Help using the definition of Hermitian operator in $\int\psi^*(\hat F-\left<F\right>)^2\psi dr$

Question

In my lecture the professor said that the mean value of a physical quantity- since it must be real- must satisfy the following condition: $$\begin{align} \left<F\right>=\left<F\right>^* \end{align} $$

$$\begin{align} \int\psi^*(\hat F\psi)\,\mathrm dr=\int\psi(\hat F\psi)^*\,\mathrm dr.....(\alpha)& \end{align} $$

With this, he's definiting a hermitian operator, as the operator $\hat F$ that makes the previous condition true.

Then he used it in the following passage:

$$\begin{align} \int\psi^*(\hat F-\left<F\right>)^2\psi\,\mathrm dr=\int\psi^*(\hat F-\left<F\right>)(\hat F-\left<F\right>)\psi\,\mathrm dr=\int[(\hat F-\left<F\right>)\psi]^*[(\hat F-\left<F\right>)\psi]\,\mathrm dr& \end{align} $$ I really don't see why the last step is true. The professor said he's only applying the definition of hermitian conjugate given in $(\alpha)$ to the part of the operator(that is to $(\hat F-\left<F\right>)$) but I still don't see it.

This is the only definition of hermitian operator we have seen, so please try to explain it without using matrices or brackets or any other notation, or without seeing the operator as a matrix, I know some about this stuff, but I would like to understand it the way he's doing it.

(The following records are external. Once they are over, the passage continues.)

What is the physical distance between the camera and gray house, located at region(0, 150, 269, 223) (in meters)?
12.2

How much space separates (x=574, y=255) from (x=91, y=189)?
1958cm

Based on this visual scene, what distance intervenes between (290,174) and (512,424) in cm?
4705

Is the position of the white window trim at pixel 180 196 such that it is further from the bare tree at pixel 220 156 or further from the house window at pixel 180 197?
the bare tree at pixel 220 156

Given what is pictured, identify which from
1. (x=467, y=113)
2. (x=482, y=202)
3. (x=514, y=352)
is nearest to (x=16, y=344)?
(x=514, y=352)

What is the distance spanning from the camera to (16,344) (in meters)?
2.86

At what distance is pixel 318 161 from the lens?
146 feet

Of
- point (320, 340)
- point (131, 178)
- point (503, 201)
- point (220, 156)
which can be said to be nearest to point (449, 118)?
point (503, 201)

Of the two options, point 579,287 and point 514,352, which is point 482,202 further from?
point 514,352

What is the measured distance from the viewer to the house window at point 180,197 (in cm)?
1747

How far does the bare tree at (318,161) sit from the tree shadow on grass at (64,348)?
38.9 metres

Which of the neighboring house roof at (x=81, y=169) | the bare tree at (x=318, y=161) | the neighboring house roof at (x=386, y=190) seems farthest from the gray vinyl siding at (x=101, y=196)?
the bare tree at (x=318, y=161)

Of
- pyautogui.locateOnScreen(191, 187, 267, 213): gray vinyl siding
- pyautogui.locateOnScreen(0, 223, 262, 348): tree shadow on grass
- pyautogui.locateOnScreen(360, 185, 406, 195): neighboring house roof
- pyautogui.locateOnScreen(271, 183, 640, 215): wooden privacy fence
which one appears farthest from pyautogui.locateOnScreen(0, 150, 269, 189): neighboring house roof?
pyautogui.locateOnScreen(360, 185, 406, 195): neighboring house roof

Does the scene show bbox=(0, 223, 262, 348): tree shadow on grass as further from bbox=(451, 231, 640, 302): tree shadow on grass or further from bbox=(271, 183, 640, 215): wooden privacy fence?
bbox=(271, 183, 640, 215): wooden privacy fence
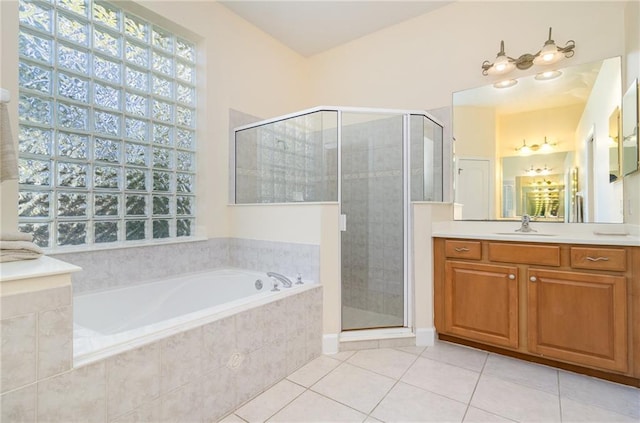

Any help would be really appreciated.

Answer 1

Since $$\begin{align} \int\psi^*(\hat F\psi)\,\mathrm dr=\int\psi(\hat F\psi)^*\,\mathrm dr.....(\alpha)& \end{align} $$ is valid for every $\psi$, replacing $\psi$ for $\psi+\phi$ we obtain $$ \int\psi^*(\hat F\psi)\,\mathrm dr+ \int\phi^*(\hat F\phi)\,\mathrm dr+ \int\phi^*(\hat F\psi)\,\mathrm dr + \int\psi^*(\hat F\phi)\,\mathrm dr$$ $$=\int\psi(\hat F\psi)^*\,\mathrm dr+ \int\phi(\hat F\phi)^*\,\mathrm dr+\int\psi(\hat F\phi)^*\,\mathrm dr +\int\phi(\hat F\psi)^*\,\mathrm dr$$ Using ($\alpha$) again, we find $$ \int\phi^*(\hat F\psi)\,\mathrm dr + \int\psi^*(\hat F\phi)\,\mathrm dr$$ $$=\int\psi(\hat F\phi)^*\,\mathrm dr +\int\phi(\hat F\psi)^*\,\mathrm dr\:.\tag{$\beta$}$$ Now, start again with ($\alpha$) but replacing $\psi$ for $\psi+i\phi$. The same procedure yields $$ -i\int\phi^*(\hat F\psi)\,\mathrm dr + i\int\psi^*(\hat F\phi)\,\mathrm dr$$ $$=-i\int\psi(\hat F\phi)^*\,\mathrm dr +i\int\phi(\hat F\psi)^*\,\mathrm dr\:.$$ Namely $$ -\int\phi^*(\hat F\psi)\,\mathrm dr + \int\psi^*(\hat F\phi)\,\mathrm dr$$ $$=-\int\psi(\hat F\phi)^*\,\mathrm dr +\int\phi(\hat F\psi)^*\,\mathrm dr\:.$$ Summing this result to ($\beta$), we have $$\int\psi^*(\hat F\phi)\,\mathrm dr = \int\phi(\hat F\psi)^*\,\mathrm dr$$ also written $$\int\psi^*(\hat F\phi)\,\mathrm dr = \int(\hat F\psi)^*\phi \,\mathrm dr\:.\tag{$\gamma$}$$ This identity is true for all $\hat F$ satisfying ($\alpha$) and all $\psi,\phi$. Now observe that $\hat F - \langle F\rangle$, viewing $\langle F\rangle$ as a fixed real number, satisfies ($\alpha$) as well, so that it also satisfies ($\gamma$): $$\int\psi^*((\hat F- \langle F\rangle)\phi)\,\mathrm dr = \int((\hat F- \langle F\rangle)\psi)^*\phi \,\mathrm dr\:.$$ To conclude use $\phi= (\hat F- \langle F\rangle)\psi$ and the found identity becomes $$\int\psi^*((\hat F- \langle F\rangle)^2\psi)\,\mathrm dr = \int((\hat F- \langle F\rangle)\psi)^*(\hat F- \langle F\rangle)\psi \,\mathrm dr\:.$$

Answer 2

It is usually assumed that $\psi$ can be expressed as a linear sum $\sum_i a_i\psi_i$ of eigen function $\psi_i$ with eigen values $\lambda_i$. So $F \psi = \sum_i a_i\lambda_i\psi_i$. This converts the problem into complex number algebra.

In effect, this is a rephrasing of - turn the operator into a matrix - but I hope it unpacks it so the idea can be seen in terms of explicit functions and simple differential operators.